The study highlighted though, that villagers have adopted the keeping of cats as a low-cost method of controlling rodents in their homesteads. Domestic cat ownership as a rodent control method has been reported elsewhere, e.g. Madre de Dios, Peru (Elton Citation1953; Salmón-Mulanovich et al. Citation2016; Mahlaba et al. Citation2017). Companion animals, primarily domestic cats and dogs, can either be reservoirs/hosts of zoonosis or carriers of zoonotic disease vectors like fleas and ticks to humans from infected wild animals, thereby presenting health risks (Kruse et al. Citation2004; Friend Citation2006; Overgaauw et al. Citation2020). However, the same companion animals play an important role as indicators for plague outbreaks in case they fall sick (Manungo et al. Citation1998) as these have a higher interaction with rodents and are also highly sensitive to emerging diseases (Friend Citation2006). Hence, developing an integrated disease surveillance and management system is essential to ensure that any potential outbreak is controlled.

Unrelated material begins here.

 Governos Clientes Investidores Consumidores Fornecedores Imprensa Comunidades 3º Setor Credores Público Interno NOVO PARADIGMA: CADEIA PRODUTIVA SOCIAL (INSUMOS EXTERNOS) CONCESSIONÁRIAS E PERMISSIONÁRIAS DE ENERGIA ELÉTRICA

The study focused on a small geographic area which limits generalisation to other areas within the agro-ecological region Ⅳ. Time and funding limitations somehow influenced the sampling intensity as per the original plan despite meeting the study overall objectives. There was limited access to recent plague cases data, thus the researchers’ study sites in Nkayi were informed by 1994 plague data (unpublished) and personal communication with the principal environmental health technician. This type of study also did not warrant large geographic areas as it was about people’s level of knowledge and practices of which any acceptable sample would suffice.

Conclusion

The study investigated the local people’s level of awareness and practices on plague disease management in Nkayi and Umzingwane districts, south-western Zimbabwe. The study concludes that Monki and Mathoba focus group discussants had fair knowledge on plague disease as opposed to Nhlekiyane and Crocodile. Considering the plague occurred in Nkayi district that implies the observed knowledge could be a result of LEK as well. The occurrence of a disease in an area also helps people acquire knowledge of it, thereby improving on their skills of combating it. Villages from both districts demonstrated fair plague management skills. Rodents consumption and population control may place them at risk of acquiring plague disease if not done on informed decision. It was concluded that mere good practices like controlling rodents using cats, traps and rodenticides can aid in reduced occurrence of plague disease among humans, even with limited knowledge on plague disease, its outbreak among humans was minimal in both plague endemic and non-endemic areas. The study recommends the following: (i) developing an integrated system for plague disease surveillance, monitoring and management encompassing LEK and conventional scientific approaches for the study area and (ii) creating an inventory of the intangible cultural heritage of the study areas and help document this for future references as this may complement the scientific approaches to disease surveillance and management.

Disclosure statement

No potential conflict of interest was reported by the author(s).